Published: Headline Review 2006
Since Bram Stoker's Dracula, Whitby has become indelibly associated with gothic horror. It is a town quite well suited to the role, with the popularity of Whitby jet for Victorian funeral and mourning jewellery, and the atmospheric ruined abbey on the cliff top which dominates the time. At the same time, Whitby is a part of the British seaside holiday tradition - which has opposing resonances of the old fashioned and safe. All this makes it an ideal setting for Magrs' debut, a comic gothic fantasy.
Brenda has recently taken over a bed and breakfast in Whitby, which seems to her to be the ideal place for her to live a quiet life.

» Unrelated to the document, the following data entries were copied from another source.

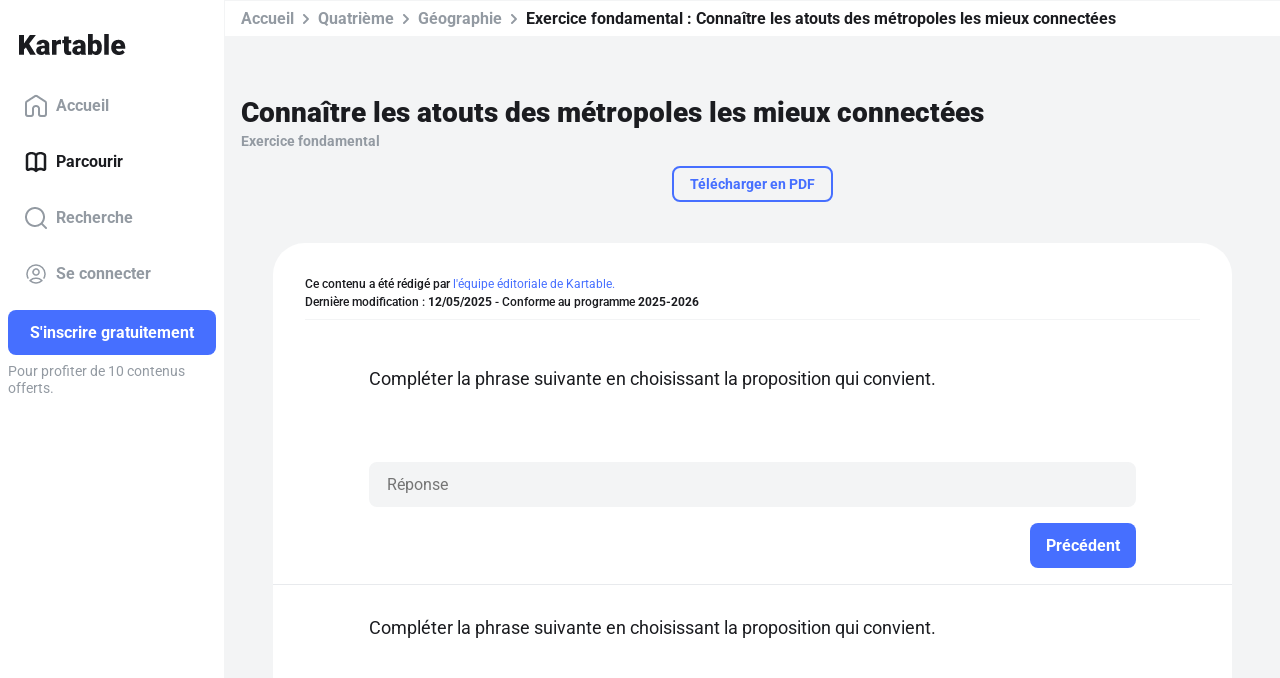

--- FILE ---
content_type: application/javascript; charset=UTF-8
request_url: https://www.kartable.fr/chunk-CBA2ODSA.js
body_size: 169
content:
import{L as r}from"./chunk-625ZUEHF.js";var a=(()=>{class t{static{this.\u0275fac=function(e){return new(e||t)}}static{this.\u0275prov=r({token:t,factory:t.\u0275fac,providedIn:"root"})}}return t})();export{a};
/**i18n:1daf2cef155dd388d5e5b8a444dc780f118e0ec573c77b9e4eca586aade84a45*/


--- FILE ---
content_type: application/javascript; charset=UTF-8
request_url: https://www.kartable.fr/chunk-XTSMF77W.js
body_size: 449
content:
import{b as s}from"./chunk-LD5IAG6V.js";import{i}from"./chunk-D3UTTMG5.js";import{L as a,O as c}from"./chunk-625ZUEHF.js";import{g as o}from"./chunk-IBR53GJH.js";var h=(()=>{class e extends s{constructor(t){super(),this.schoolYearService=t}onResolve(t,r){return o(this,null,function*(){return yield this.schoolYearService.getCurrentSchoolYear()})}static{this.\u0275fac=function(r){return new(r||e)(c(i))}}static{this.\u0275prov=a({token:e,factory:e.\u0275fac})}}return e})();export{h as a};
/**i18n:1daf2cef155dd388d5e5b8a444dc780f118e0ec573c77b9e4eca586aade84a45*/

This is something that has not often been possible for her, as her lack of a surname and scarred features suggest. (Anyone who has watched any classic horror films will guess who she is long before Magrs makes it explicit.) But strange forces are at work, and soon she and her neighbour have to deal with demonic beauty treatments, fake Christmas cheer at a Whitby hotel, spiritualist TV programmes and other bizarre incidents. The general outlines of the plot are shared with many horror satires (the supernaturally unusual trying to live a normal life is, for example, the basic premise of Buffy the Vampire Slayer), but of course it's the inventiveness of the specific incidents that matters: and here they are very good indeed. The novel reminded me of other writers of comic fantasy who I like, notably Robert Rankin (particularly the Brentford Trilogy) and Tom Holt.
Generally, Never the Bride is very enjoyable, probably the funniest debut I have read since Jasper Fforde's The Eyre Affair.